A key difference is that Performance Management under HR is often a continuous process of review between manager and staff in support of accomplishing the strategic objectives of the organisation. Performance Management tends to be ‘analogue’ – a sliding scale from under to over-performing, with the assessment based on ‘relative values’ across the business.
T&C tends to be ‘digital’ – Qualitative and Quantitative assessment as ‘competent’ at any given point in time or not, with the assessment being made against a set of documented standards.
The CERT regime requires the practical application of both, according to role, applied in a proportionate and appropriate manner.
Key to making this work will be the ‘judgement’ of experienced and professional staff (T&C and HR and probably Compliance people). The judgement of what is the correct approach for each role will need to be documented and collaborated with the ‘buy-in’ of Senior Management, hence the suggestion of a Certification Policy and Certification scheme which can be signed off and distributed to those involved.

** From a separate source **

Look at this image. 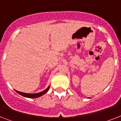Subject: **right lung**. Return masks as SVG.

If any significant roles are determined in your business not to be subject to CERT, the policy document should probably also contain an explanation as to why not. One of the challenges going forward into the new world will be how much difference there is in interpretation of the definitions of Material Risk Taker and Significant Harm Function. Clearly there will be differences from one organisation to the next and how we handle staff who move from one firm to another into a similar role, which now is or isn’t subject to CERT needs to be considered.
The new Certification Regime can be compared to an MOT – formally tested and issued once per year, the owner of a car is responsible for ensuring that it is ‘road-worthy’ at all times.
The tools, elements, record keeping, evidence, policies and procedures of T&C have been developed and are used today to frequently monitor individual competence within day-to-day operations, in the context of the business of the firm – to continuously measure ‘road worthiness’ and fix issues before they become significant (reportable).
It is exactly these processes that will make the Certification Regime successful.
So while the next issue of T-C News will not be called ‘Certification News’, it could reasonably include a ‘glossy supplement’……….???